- Required work
Keep only the lines from the top of the listing through the one with "order: Lagomorpha", and reproduce them unaltered.
──────── Source material
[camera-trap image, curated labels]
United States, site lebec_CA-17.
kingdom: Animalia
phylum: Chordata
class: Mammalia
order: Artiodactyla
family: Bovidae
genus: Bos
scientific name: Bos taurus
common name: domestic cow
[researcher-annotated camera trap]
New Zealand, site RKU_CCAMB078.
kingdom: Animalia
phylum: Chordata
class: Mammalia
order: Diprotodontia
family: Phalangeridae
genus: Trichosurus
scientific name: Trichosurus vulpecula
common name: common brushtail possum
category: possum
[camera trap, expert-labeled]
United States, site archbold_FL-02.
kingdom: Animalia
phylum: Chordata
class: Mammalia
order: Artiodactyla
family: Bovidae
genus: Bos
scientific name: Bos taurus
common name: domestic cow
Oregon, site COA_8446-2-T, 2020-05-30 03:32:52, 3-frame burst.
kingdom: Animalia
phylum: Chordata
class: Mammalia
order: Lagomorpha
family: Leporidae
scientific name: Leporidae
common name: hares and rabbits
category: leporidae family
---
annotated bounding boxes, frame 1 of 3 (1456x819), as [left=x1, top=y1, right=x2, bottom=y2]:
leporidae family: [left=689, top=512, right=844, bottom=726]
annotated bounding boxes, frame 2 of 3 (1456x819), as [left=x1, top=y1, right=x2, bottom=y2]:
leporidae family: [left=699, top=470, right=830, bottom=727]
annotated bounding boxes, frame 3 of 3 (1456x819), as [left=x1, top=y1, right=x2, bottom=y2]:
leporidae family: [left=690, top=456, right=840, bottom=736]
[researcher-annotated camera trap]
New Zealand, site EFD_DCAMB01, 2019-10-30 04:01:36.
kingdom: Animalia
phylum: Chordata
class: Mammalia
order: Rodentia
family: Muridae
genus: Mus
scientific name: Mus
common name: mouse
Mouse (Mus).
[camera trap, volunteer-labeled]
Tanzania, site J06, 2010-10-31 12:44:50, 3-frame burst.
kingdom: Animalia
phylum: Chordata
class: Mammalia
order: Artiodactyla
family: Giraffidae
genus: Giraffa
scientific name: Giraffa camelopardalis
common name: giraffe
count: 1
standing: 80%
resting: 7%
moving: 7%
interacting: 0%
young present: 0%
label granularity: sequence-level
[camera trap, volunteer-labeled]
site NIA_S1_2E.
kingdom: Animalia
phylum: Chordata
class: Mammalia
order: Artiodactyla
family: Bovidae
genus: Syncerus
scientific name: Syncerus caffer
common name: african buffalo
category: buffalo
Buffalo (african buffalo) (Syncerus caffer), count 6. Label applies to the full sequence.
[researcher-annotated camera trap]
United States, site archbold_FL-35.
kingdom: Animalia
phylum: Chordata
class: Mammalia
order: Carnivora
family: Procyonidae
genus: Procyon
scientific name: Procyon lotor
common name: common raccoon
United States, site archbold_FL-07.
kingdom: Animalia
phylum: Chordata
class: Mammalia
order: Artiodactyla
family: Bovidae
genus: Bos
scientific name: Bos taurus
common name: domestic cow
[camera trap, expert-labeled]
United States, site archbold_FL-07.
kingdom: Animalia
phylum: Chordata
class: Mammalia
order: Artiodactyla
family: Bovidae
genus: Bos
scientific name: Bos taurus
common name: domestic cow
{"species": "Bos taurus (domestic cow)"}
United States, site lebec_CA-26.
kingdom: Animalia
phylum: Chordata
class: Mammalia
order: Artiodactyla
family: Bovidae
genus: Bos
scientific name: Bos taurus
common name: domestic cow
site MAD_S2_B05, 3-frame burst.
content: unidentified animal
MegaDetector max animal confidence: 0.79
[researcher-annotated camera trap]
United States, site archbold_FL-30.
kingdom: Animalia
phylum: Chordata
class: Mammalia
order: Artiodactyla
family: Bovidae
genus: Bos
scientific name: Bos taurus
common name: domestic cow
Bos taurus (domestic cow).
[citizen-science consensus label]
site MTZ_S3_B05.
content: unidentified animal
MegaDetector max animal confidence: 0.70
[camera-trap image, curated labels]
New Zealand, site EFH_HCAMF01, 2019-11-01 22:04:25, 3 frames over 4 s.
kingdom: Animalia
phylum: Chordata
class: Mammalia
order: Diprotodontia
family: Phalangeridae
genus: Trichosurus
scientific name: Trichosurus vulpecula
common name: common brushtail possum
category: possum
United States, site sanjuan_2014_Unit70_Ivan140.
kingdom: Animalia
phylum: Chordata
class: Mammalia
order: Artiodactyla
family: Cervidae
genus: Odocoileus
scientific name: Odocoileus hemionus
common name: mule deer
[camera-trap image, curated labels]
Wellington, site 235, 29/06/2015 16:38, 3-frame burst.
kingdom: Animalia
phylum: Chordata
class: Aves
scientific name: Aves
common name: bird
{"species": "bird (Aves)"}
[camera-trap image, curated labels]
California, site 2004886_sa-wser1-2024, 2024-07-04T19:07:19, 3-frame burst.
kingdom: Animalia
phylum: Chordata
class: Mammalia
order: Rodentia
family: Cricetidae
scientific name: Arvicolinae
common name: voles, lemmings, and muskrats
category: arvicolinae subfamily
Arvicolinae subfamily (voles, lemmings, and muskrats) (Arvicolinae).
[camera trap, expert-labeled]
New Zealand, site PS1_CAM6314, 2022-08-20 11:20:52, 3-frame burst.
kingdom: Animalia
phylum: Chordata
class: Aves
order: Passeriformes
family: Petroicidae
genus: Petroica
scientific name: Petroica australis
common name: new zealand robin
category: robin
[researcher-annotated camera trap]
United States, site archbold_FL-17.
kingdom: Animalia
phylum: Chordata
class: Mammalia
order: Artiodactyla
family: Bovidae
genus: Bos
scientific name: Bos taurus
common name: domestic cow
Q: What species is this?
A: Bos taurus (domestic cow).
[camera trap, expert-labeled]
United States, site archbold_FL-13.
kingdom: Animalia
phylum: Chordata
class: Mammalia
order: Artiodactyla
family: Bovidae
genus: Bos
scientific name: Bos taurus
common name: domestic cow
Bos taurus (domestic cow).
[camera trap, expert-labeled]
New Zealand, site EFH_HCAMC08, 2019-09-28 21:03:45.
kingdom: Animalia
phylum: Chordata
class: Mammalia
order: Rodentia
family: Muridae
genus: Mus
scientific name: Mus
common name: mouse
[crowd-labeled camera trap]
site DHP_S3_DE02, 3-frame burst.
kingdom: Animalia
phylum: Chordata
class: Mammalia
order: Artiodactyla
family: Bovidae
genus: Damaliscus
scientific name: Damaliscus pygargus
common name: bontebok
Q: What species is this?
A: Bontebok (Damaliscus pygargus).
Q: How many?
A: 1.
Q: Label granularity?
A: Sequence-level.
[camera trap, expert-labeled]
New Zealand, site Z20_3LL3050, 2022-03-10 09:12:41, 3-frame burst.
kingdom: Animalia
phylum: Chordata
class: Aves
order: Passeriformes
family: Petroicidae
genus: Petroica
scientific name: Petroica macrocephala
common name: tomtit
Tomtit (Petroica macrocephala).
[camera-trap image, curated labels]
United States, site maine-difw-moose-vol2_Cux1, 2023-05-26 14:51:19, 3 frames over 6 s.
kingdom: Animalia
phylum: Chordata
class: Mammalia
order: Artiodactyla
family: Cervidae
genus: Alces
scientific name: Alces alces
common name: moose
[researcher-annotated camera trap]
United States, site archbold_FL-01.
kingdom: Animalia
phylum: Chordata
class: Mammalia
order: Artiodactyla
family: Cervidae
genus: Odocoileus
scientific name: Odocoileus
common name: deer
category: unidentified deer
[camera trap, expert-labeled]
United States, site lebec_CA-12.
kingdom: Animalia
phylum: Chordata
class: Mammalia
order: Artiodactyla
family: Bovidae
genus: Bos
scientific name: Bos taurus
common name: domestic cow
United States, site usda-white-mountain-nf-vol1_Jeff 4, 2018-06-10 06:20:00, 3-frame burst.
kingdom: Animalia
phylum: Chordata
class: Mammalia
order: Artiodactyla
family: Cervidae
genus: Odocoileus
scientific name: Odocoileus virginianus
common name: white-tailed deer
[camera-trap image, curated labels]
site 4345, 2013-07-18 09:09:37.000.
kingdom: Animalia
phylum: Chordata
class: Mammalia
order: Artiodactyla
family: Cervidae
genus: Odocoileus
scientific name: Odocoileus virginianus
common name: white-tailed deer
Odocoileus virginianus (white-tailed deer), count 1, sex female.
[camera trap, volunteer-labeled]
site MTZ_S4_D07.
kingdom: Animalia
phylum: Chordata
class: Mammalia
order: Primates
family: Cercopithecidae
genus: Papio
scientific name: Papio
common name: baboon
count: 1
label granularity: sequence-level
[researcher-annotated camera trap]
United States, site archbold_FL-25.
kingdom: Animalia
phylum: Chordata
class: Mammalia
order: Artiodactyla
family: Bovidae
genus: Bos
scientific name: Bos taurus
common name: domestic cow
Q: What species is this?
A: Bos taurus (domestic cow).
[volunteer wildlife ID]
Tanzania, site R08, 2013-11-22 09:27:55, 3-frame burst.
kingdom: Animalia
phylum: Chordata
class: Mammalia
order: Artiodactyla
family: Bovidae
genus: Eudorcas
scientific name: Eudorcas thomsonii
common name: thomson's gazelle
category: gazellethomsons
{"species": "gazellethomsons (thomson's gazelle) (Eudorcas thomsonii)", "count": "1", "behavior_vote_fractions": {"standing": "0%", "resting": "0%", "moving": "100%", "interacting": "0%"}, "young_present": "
────────────────
- Expected output
[camera-trap image, curated labels]
United States, site lebec_CA-17.
kingdom: Animalia
phylum: Chordata
class: Mammalia
order: Artiodactyla
family: Bovidae
genus: Bos
scientific name: Bos taurus
common name: domestic cow
[researcher-annotated camera trap]
New Zealand, site RKU_CCAMB078.
kingdom: Animalia
phylum: Chordata
class: Mammalia
order: Diprotodontia
family: Phalangeridae
genus: Trichosurus
scientific name: Trichosurus vulpecula
common name: common brushtail possum
category: possum
[camera trap, expert-labeled]
United States, site archbold_FL-02.
kingdom: Animalia
phylum: Chordata
class: Mammalia
order: Artiodactyla
family: Bovidae
genus: Bos
scientific name: Bos taurus
common name: domestic cow
Oregon, site COA_8446-2-T, 2020-05-30 03:32:52, 3-frame burst.
kingdom: Animalia
phylum: Chordata
class: Mammalia
order: Lagomorpha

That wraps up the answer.